Debt Consolidation Solutions For Non-Homeowners

January 26th, 2012 by admin Leave a reply »



Debt consolidations refers to the merger of two or more loans or mortgages into a single loan in order to decrease the amount of installments that need to be paid. Homeowners stand a better chance of availing debt consolidation solutions as they have their home equity to rely on. Home equity loans, line of credit, or refinancing your existing mortgage are three of the popular methods that can be used to reduce debts. This does not mean that non-homeowners do not have the privilege of securing a loan consolidation. Some of the ways in which non-homeowners can consolidate their debts are listed below.

Credit Card Balance Transfer

This is where your credit card usage will help you in getting your loan repayment solutions via debt consolidation. If you have a good credit rating, then you would have an upper hand when you call your credit card company for interest rate quotes. This interest rate enquiry would be pertaining to the interest that would be charged by the company in case you transfer your other card balances to them. Chances are that they might give you better rates considering your credit standing. This method brings together all your different credit card debts under one banner and results in lower payments. Most importantly, you have to deal with just one rate of interest, which makes repayment less taxing.

However, non-homeowners who opt for this method should undertake precautionary measures regarding certain terms and conditions put forth by the credit card company in which you are consolidating your balances. Firstly, check the (Annual Percentage Rate) APR, the interest rate and its type, whether it is fixed or variable. At times, the company may offer low introductory APR and then raise it once the preliminary period is over. In addition to that, you need to be sure about the introductory rate is same for the transfer as well as the current balances. Check the duration of the zero or low APR; in case it lasts until the time you are able to pay the debt, then it is most beneficial even if you have to incur a higher interest rate.

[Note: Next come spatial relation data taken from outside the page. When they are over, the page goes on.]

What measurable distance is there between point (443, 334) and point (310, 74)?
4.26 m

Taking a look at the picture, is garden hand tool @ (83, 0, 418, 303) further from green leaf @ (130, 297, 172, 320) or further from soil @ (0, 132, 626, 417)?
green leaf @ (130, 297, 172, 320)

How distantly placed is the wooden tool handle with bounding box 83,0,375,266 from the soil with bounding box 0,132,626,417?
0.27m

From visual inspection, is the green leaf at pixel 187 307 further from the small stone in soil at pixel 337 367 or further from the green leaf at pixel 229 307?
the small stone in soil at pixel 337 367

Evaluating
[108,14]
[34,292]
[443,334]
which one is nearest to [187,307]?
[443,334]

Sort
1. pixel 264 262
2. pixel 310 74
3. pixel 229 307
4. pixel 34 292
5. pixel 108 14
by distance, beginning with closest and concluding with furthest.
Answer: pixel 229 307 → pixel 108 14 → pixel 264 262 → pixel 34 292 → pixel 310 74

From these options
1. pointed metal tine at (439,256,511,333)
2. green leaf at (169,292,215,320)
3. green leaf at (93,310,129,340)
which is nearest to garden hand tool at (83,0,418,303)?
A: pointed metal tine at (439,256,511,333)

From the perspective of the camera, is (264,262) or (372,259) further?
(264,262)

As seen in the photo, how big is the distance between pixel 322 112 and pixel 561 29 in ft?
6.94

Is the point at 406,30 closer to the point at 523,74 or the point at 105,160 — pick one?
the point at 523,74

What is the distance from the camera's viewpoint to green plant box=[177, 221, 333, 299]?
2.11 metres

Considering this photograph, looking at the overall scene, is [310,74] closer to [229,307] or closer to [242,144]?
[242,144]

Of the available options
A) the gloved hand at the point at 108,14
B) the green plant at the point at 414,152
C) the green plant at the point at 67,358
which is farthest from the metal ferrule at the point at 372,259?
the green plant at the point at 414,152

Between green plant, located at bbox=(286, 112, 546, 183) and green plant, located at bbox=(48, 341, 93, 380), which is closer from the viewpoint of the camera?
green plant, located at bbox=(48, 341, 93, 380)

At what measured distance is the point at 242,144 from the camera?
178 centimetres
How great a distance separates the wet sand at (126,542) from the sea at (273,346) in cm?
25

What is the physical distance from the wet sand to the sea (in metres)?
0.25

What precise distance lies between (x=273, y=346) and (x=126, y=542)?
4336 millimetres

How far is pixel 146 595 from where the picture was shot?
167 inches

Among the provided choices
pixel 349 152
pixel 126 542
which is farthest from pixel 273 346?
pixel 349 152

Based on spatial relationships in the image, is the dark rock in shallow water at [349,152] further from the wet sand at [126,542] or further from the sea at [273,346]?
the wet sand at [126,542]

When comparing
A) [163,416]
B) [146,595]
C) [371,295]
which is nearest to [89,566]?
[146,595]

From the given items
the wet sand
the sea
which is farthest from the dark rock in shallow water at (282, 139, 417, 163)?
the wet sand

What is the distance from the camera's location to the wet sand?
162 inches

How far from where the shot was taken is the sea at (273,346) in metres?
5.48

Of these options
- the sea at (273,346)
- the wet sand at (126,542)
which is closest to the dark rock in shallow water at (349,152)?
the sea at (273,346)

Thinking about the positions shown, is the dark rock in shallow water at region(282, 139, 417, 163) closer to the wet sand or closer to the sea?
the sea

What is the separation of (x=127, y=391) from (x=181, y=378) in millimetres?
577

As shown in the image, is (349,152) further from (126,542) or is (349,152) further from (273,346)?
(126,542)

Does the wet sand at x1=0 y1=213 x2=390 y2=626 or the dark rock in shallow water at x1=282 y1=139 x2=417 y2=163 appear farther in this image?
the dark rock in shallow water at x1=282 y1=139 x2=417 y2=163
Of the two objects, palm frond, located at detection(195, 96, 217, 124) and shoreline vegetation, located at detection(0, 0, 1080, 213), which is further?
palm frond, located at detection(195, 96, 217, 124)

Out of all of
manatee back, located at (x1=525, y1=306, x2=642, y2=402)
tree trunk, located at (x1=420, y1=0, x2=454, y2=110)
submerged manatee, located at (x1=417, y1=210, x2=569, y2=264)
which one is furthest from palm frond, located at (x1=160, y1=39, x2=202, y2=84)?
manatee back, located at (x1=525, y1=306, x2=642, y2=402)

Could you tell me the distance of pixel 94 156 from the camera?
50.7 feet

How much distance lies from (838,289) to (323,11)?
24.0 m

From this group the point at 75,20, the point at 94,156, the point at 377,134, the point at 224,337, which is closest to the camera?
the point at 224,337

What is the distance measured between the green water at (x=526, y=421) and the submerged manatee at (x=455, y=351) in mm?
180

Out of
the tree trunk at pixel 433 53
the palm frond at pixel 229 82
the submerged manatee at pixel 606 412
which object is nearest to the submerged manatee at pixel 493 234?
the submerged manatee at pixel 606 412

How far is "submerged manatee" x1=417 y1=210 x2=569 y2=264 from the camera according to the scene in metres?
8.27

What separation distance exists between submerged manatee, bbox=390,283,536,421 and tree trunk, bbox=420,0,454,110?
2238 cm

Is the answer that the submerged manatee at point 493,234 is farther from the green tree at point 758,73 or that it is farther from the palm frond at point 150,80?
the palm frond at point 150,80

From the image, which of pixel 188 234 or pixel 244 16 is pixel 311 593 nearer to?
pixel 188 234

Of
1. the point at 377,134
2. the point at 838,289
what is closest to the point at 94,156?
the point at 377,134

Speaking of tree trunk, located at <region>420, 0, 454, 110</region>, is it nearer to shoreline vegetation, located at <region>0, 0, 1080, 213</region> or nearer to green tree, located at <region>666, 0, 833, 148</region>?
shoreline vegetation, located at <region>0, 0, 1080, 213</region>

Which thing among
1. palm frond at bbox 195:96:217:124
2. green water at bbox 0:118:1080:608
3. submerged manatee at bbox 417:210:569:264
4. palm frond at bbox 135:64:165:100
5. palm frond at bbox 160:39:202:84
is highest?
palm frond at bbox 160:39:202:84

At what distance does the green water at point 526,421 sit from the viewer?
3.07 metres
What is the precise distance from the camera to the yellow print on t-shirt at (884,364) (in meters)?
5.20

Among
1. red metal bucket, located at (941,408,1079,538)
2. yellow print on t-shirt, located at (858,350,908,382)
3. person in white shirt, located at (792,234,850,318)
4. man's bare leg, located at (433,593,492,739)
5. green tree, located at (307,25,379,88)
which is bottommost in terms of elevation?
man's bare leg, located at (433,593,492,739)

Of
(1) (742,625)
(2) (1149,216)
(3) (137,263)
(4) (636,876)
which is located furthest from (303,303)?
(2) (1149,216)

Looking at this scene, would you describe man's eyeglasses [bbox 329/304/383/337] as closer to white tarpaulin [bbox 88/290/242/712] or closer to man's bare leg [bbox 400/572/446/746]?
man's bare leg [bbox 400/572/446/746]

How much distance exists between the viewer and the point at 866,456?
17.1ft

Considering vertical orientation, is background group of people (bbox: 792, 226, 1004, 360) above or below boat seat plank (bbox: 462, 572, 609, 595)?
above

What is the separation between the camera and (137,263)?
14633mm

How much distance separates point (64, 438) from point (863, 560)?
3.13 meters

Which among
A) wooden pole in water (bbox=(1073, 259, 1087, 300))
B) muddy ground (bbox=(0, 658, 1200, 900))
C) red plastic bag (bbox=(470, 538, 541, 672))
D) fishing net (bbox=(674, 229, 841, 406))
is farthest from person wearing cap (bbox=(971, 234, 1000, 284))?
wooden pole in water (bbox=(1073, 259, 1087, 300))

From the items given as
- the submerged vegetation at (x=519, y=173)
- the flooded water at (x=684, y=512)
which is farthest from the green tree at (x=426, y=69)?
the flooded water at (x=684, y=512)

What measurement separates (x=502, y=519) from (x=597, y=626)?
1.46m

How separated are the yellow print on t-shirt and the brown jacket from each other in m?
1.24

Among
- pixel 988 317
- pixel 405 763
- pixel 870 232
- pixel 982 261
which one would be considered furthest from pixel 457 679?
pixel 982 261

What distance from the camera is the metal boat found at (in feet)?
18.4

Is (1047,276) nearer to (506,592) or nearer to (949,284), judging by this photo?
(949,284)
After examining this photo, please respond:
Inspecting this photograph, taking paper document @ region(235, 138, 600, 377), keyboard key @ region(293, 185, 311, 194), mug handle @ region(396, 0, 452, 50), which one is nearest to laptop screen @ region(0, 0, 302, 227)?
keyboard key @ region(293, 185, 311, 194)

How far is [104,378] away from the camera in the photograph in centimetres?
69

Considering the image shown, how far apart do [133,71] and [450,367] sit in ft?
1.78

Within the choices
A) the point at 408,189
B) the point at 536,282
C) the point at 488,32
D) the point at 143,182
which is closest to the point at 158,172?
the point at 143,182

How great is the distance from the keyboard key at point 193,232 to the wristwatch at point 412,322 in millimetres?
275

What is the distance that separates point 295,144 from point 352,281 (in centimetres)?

Withdrawal from insurance policy

Your insurance policy is another route to freedom from the debt burden. The amount you can borrow from your policy depends on the duration of the insurance cover and the principle amount. However, care should be taken when calculating the numbers and rates involving the payment of premium and restoring the loan.

Secured Personal Loan

Keeping your personal belongings as collateral and getting yourself a loan to pay off several others that are pending since long is a another means to set your debt problems straight. However, this approach would only benefit those who have substantial personal belongings, which have considerable value when they are considered as collaterals.

Debt Settlement Companies

These companies are specifically set up for helping out individuals who are in need of debt consolidation. They act as mediators between the borrowers and their creditors and negotiate with them to reduce the interest rates on your debt. The debt companies usually have a good rapport with most of the creditors and in addition to that, their market standing gives them the edge to bargain and tip the deal over to the borrowers benefit. They can get your debts reduced by up to 50% to 70%.

Non-Profit Consumer Debt Management Programs

This should be a last resort to consolidate your debts. Debt management programs can provide the borrowers with an agreement with their creditors to give you certain waivers such as late fee, reduced interest rates, extension of repayment period and much more. These non-profit consumer programs have a good market standing and hence are able to get the acceptance of the creditors without much ado.